More than 800 sex workers across Botswana will receive food hampers donated by non-governmental organizations this week, with priority given to migrants, those who who are HIV-positive and those with young children.

Two NGOs working with the sex workers' organization, Sisonke, are assisting with the handouts.

Program manager Mandla Pule says the project aims to help migrant sex workers who do not have access to the government's coronavirus relief aid.

"Our priority groups are sex workers, especially non-citizens, because under the Botswana social relief for COVID-19, only citizens are supported with food parcels. So, we saw fit that we target sex workers who are HIV-positive, and secondly, those with children and those who are foreigners," Pule said.

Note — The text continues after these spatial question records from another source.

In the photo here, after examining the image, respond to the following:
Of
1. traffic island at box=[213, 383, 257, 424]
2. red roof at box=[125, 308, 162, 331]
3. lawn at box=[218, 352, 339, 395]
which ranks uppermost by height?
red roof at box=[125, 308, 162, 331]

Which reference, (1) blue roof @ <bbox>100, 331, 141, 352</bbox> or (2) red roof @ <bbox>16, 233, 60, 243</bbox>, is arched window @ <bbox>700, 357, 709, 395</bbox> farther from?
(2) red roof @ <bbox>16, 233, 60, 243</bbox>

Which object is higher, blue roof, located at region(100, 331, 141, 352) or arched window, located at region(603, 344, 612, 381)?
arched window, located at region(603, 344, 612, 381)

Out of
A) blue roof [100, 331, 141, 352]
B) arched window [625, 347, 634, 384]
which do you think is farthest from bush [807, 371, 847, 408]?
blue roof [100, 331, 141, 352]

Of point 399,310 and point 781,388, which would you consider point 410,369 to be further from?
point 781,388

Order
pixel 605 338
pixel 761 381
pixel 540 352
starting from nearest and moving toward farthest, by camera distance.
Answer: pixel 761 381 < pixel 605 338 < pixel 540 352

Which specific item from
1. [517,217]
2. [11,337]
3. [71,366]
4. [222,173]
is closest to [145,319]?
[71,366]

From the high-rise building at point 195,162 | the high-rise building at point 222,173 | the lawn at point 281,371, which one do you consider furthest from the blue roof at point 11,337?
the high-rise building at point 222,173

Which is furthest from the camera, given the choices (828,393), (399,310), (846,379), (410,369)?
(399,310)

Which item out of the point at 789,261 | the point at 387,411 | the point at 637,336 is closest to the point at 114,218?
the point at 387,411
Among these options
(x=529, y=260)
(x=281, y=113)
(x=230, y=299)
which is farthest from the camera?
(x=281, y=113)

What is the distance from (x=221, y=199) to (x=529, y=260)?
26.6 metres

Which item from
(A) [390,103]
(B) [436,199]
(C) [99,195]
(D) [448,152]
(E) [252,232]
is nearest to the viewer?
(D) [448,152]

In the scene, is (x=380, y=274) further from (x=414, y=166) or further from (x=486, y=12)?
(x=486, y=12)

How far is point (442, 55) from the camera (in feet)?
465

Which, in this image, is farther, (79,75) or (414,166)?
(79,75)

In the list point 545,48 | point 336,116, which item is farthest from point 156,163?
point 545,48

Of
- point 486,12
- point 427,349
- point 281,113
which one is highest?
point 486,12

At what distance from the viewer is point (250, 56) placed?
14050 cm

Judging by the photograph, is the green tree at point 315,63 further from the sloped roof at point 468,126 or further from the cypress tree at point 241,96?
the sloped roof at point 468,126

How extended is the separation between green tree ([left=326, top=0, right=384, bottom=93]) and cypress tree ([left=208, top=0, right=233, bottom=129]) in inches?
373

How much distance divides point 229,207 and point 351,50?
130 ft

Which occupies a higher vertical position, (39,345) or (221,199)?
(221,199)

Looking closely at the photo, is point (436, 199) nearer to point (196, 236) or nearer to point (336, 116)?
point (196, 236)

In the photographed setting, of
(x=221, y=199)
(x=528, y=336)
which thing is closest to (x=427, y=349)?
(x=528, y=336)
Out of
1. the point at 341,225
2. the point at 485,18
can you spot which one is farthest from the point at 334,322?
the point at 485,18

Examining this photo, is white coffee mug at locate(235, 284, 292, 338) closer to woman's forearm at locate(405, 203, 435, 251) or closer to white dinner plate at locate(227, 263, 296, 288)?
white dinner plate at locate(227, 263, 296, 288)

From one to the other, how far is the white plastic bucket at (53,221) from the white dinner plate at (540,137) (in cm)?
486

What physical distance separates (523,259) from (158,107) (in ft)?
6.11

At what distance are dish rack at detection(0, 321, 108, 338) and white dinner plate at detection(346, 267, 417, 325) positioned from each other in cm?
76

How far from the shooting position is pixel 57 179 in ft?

Authorities in Botswana imposed a nationwide lockdown in March to stop the spread of the coronavirus. The country has recorded 24 cases of the virus, and one death.

Pule said restrictions in movement due to the lockdown have meant sex workers cannot meet their clients.

"Sex workers are mostly affected because they are dependent on the movement of people. Under lockdown there are no people; nobody is allowed to go anywhere, so in turn they have lost an income," Pule said.

Sex work remains illegal in Botswana, but an estimated 7,000 locals and migrants are involved in the trade.

Botswana has begun easing its lockdown restrictions and full activities are expected to resume after May 21.